▶ **Direction**: Copy, word for word, the part that opens with the line containing "As displayed in" and runs through the last of the lines, including both ends.

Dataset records
:::
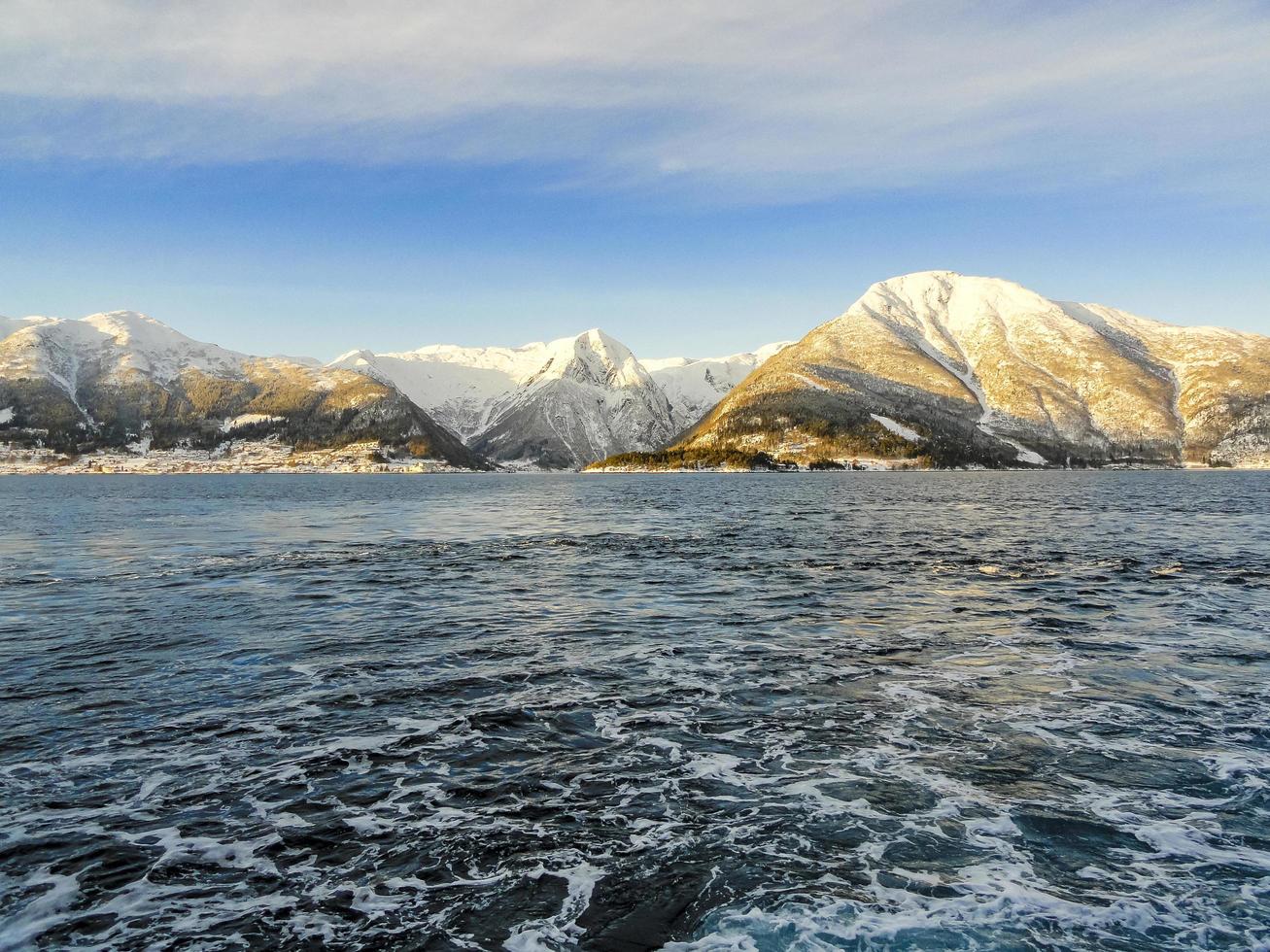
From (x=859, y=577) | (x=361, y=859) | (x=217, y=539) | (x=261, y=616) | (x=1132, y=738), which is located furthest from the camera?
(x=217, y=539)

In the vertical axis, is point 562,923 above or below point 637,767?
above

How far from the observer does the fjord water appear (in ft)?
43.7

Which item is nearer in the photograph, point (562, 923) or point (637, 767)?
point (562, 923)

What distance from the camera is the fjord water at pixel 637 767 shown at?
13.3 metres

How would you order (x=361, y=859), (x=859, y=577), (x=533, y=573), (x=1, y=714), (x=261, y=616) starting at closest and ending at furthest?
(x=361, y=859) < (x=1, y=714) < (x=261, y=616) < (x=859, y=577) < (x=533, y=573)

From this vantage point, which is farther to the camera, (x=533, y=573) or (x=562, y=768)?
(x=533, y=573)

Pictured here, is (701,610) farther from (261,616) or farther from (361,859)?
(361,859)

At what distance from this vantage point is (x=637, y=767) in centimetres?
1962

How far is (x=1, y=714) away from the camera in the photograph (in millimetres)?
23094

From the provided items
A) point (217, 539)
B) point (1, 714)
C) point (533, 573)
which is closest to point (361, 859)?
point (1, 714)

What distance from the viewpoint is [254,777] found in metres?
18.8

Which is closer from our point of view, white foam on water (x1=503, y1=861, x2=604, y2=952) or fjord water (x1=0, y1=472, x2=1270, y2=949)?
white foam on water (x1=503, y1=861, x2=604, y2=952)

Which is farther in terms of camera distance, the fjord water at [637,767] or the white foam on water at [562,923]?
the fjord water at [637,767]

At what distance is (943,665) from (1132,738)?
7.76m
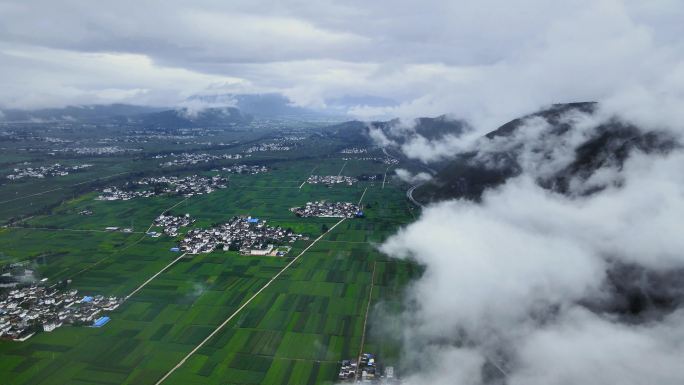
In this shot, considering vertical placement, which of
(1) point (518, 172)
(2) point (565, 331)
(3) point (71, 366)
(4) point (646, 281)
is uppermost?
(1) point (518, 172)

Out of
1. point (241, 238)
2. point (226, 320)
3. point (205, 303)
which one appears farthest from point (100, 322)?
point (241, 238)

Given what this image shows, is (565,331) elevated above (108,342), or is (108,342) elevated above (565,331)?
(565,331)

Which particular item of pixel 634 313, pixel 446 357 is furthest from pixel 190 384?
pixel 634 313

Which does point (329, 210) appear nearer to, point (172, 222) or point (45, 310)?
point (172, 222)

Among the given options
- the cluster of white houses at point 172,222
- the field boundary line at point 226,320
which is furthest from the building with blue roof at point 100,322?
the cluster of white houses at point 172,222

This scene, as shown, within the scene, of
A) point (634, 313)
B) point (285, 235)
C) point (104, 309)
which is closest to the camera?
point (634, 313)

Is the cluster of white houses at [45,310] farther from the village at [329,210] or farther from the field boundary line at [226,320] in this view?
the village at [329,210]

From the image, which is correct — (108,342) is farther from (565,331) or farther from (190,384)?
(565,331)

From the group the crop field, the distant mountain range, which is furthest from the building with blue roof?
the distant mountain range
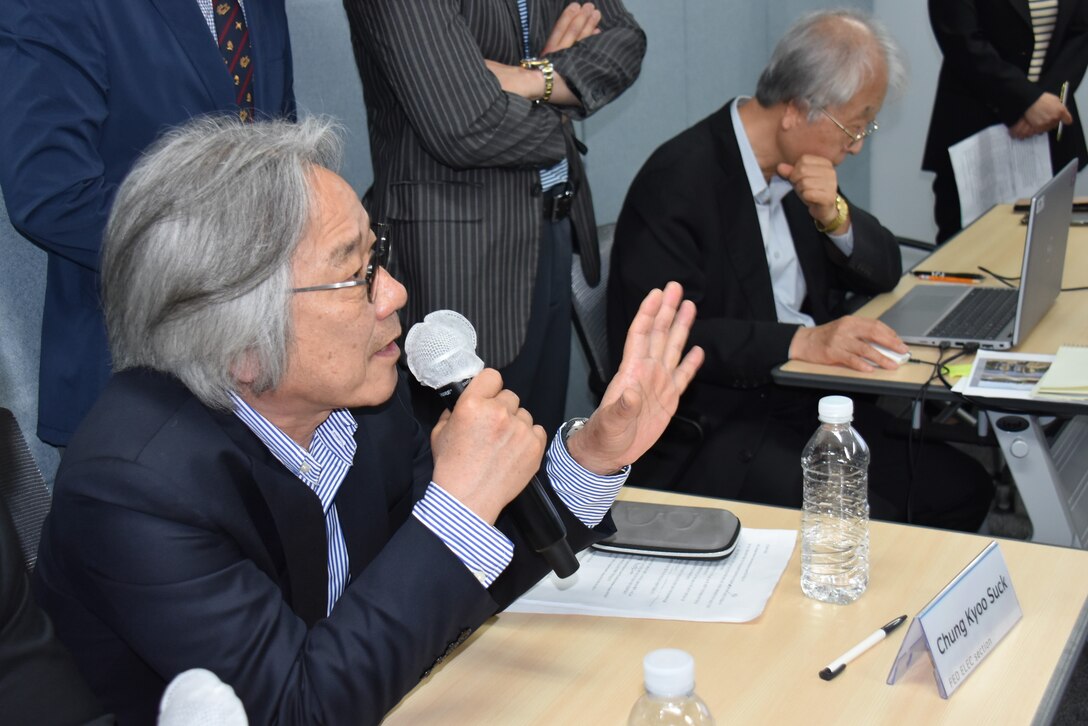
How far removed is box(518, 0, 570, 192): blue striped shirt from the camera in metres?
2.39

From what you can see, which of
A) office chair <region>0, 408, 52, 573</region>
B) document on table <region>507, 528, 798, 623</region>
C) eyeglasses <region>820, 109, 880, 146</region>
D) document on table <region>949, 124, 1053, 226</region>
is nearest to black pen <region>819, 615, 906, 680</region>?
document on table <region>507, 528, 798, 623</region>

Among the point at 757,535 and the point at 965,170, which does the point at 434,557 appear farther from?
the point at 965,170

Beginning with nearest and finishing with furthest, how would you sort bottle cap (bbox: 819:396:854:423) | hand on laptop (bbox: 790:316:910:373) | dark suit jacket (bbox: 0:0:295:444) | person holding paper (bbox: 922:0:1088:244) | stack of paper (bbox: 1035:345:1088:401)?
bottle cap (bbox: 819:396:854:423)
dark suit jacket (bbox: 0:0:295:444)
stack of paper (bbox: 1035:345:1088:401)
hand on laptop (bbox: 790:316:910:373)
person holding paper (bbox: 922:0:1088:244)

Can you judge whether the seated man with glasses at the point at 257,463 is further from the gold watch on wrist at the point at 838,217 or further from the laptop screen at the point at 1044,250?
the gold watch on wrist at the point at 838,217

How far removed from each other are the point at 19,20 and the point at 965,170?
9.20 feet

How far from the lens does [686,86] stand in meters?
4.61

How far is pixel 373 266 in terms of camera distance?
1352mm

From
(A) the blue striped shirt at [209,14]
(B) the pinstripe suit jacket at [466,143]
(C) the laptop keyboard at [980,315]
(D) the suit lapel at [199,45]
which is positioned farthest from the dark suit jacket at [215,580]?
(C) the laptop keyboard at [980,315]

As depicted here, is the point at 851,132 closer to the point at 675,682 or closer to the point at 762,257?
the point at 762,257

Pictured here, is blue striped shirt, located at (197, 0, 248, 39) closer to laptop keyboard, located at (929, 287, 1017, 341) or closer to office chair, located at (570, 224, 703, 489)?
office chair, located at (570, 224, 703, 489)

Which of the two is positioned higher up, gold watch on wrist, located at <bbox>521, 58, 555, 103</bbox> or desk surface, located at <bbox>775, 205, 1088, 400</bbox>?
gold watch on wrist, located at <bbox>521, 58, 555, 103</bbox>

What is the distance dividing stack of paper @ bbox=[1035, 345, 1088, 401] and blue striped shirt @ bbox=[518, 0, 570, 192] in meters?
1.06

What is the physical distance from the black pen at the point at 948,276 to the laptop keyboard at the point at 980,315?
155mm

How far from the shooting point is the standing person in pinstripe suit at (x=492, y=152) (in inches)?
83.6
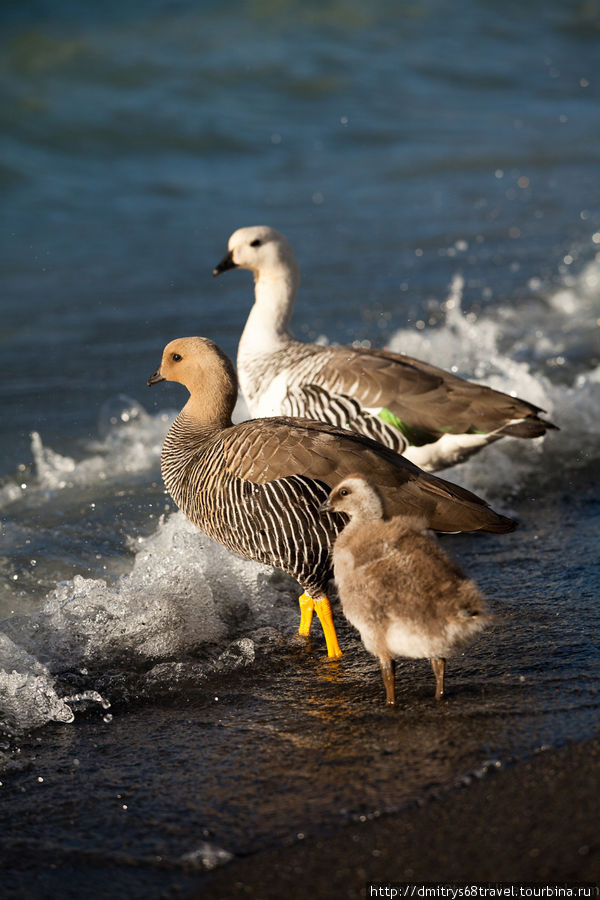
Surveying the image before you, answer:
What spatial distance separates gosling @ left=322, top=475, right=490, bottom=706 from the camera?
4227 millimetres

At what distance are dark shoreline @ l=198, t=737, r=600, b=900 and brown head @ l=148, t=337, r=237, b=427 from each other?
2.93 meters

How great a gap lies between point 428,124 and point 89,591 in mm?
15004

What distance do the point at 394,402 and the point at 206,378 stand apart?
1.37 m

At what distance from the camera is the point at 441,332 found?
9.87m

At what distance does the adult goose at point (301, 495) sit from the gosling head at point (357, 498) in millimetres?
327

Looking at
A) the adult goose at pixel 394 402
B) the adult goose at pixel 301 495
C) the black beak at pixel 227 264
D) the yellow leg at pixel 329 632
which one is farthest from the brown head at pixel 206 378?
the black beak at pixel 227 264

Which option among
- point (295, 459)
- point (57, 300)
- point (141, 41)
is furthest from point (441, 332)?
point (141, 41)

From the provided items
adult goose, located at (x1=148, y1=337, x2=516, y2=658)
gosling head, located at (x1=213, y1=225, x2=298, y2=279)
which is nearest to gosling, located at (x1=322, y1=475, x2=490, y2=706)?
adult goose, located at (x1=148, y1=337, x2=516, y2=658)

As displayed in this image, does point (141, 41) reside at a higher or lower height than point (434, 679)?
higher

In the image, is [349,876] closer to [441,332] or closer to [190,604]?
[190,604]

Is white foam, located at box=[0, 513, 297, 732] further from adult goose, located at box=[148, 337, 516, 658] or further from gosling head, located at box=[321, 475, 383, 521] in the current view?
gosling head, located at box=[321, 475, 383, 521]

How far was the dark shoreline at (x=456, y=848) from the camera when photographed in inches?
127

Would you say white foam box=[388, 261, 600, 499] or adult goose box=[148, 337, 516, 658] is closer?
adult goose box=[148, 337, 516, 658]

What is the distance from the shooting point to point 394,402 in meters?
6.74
:::
▶ **Completed task**:
As displayed in this image, does point (141, 41) reside at a higher or lower height than point (434, 679)?
higher

In the image, is [349,876] closer to [441,332] or closer to [190,604]?
[190,604]

Is white foam, located at box=[0, 513, 297, 732] further from adult goose, located at box=[148, 337, 516, 658] or further from gosling head, located at box=[321, 475, 383, 521] in the current view?
gosling head, located at box=[321, 475, 383, 521]

How far was the dark shoreline at (x=456, y=848) from the camera when photographed in inches?
127

Would you say white foam box=[388, 261, 600, 499] or adult goose box=[148, 337, 516, 658] is closer?
adult goose box=[148, 337, 516, 658]

What is the distance from the shooting point to point 394,402 in meters?
6.74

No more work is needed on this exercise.